NameDefaultDescription
Job
job.factory.class none Required: The job factory to use when running a task. This can be either samza.job.local.LocalJobFactory, or samza.job.yarn.YarnJobFactory.
job.name none Required: The name of your job. This is the name that will appear on the Samza dashboard, when your job is running.
job.id 1 An ID string that is used to distinguish between multiple concurrent executions of the same Samza job.
Task
task.class none Required: The package name of the StreamTask to execute. For example, samza.task.example.MyStreamerTask.
task.execute bin/run-container.sh The command that a StreamJob should invoke to start the TaskRunner.
task.message.buffer.size 10000 The number of messages that the TaskRunner will buffer in the event loop queue, before it begins blocking StreamConsumers.

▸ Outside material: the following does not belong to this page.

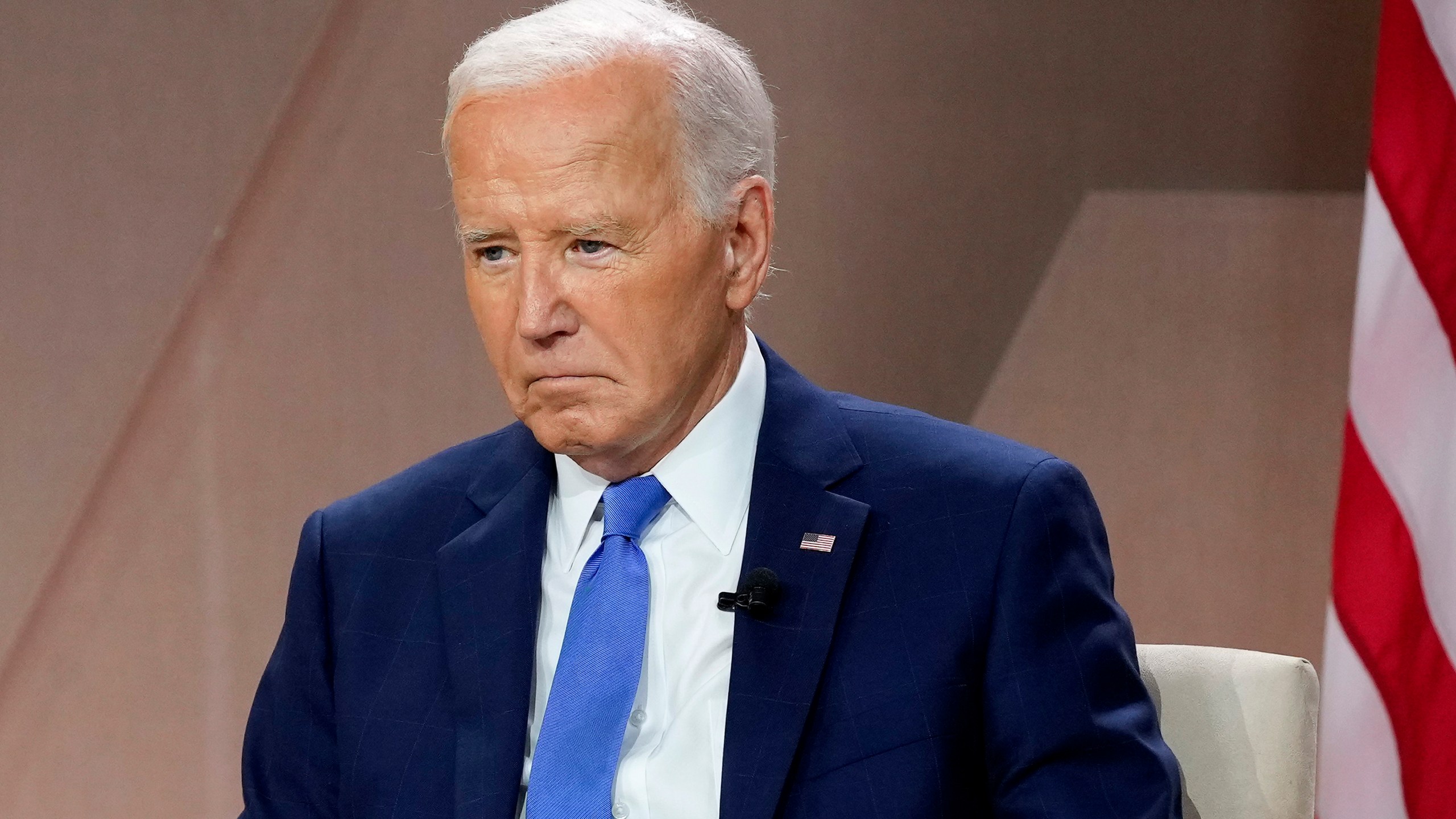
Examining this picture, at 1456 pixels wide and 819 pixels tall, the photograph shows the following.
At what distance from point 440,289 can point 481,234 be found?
4.09 feet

task.inputs none Required: A CSV list of stream names that the TaskRunner should use to read messages from for your StreamTasks (e.g. page-view-event,service-metrics).

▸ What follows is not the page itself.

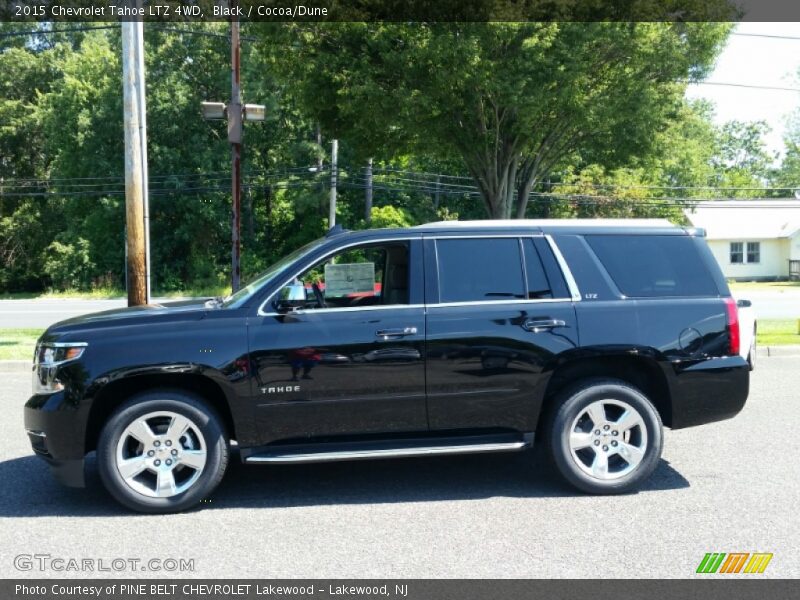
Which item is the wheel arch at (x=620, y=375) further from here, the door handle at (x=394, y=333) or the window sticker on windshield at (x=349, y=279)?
the window sticker on windshield at (x=349, y=279)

task.window.ms -1 How often the TaskRunner should call window() on a WindowableTask. A negative number tells the TaskRunner to never call window().

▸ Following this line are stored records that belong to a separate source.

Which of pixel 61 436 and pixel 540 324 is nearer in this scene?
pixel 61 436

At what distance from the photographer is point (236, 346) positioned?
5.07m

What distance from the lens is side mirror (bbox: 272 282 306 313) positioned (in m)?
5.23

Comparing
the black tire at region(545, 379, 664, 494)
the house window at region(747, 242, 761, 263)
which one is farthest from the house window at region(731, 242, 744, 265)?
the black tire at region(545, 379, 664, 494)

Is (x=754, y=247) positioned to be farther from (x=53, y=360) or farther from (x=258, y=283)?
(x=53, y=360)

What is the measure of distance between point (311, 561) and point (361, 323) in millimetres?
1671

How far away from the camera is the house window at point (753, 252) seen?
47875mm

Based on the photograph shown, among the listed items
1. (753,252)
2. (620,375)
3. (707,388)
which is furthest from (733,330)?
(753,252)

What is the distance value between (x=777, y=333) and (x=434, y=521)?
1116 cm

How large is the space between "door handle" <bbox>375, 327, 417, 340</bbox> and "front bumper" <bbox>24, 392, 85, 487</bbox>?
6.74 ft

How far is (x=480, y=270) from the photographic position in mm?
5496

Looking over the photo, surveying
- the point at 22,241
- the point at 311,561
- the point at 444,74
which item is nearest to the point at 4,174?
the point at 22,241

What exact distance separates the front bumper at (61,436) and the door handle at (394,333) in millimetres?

task.commit.ms 60000 How often the TaskRunner should call writeCheckpoint for a partition.
task.command.class samza.task.ShellCommandBuilder The class to use to build environment variables for the task.execute command.
task.lifecycle.listeners none A CSV list of lifecycle listener names that the TaskRunner notify when lifecycle events occur (e.g. my-lifecycle-manager).
task.lifecycle.listener.%s.class none The class name for a lifecycle listener factory (e.g. task.lifecycle.listener.my-lifecycle-manager.class=foo.bar.MyLifecycleManagerFactory)
task.checkpoint.factory none The class name for the checkpoint manager to use (e.g. samza.task.state.KafkaCheckpointManagerFactory)
task.checkpoint.failure.retry.ms 10000 If readLastCheckpoint, or writeCheckpoint fails, the TaskRunner will wait this interval before retrying the checkpoint.
task.opts none JVM options that should be attached to each JVM that is running StreamTasks. If you wish to reference the log directory from this parameter, use logs/. If you wish to reference code in the Samza job's TGZ package use __package/.
System
systems.%s.samza.consumer.factory none The StreamConsumerFactory class to use when creating a new StreamConsumer for this system (e.g. samza.stream.kafka.KafkaConsumerFactory).
systems.%s.samza.producer.factory none The StreamProducerFactory class to use when creating a new StreamProducer for this system (e.g. samza.stream.kafka.KafkaProducerFactory).
systems.%s.samza.partition.manager none The PartitionManager class to use when fetching partition information about streams for the system (e.g. samza.stream.kafka.KafkaPartitionManager).
systems.%s.producer.reconnect.interval.ms 10000 If a producer fails, the TaskRunner will wait this interval before retrying.
systems.%s.* none For both Kafka and Databus, any configuration you supply under this namespace will be given to the underlying Kafka consumer/producer, and Databus consumer/producer. This is useful for configuring things like autooffset.reset, socket buffer size, fetch size, batch size, etc.
Stream
streams.%s.system none The name of the system associated with this stream (e.g. kafka-aggregate-tracking). This name must match with a system defined in the configuration file.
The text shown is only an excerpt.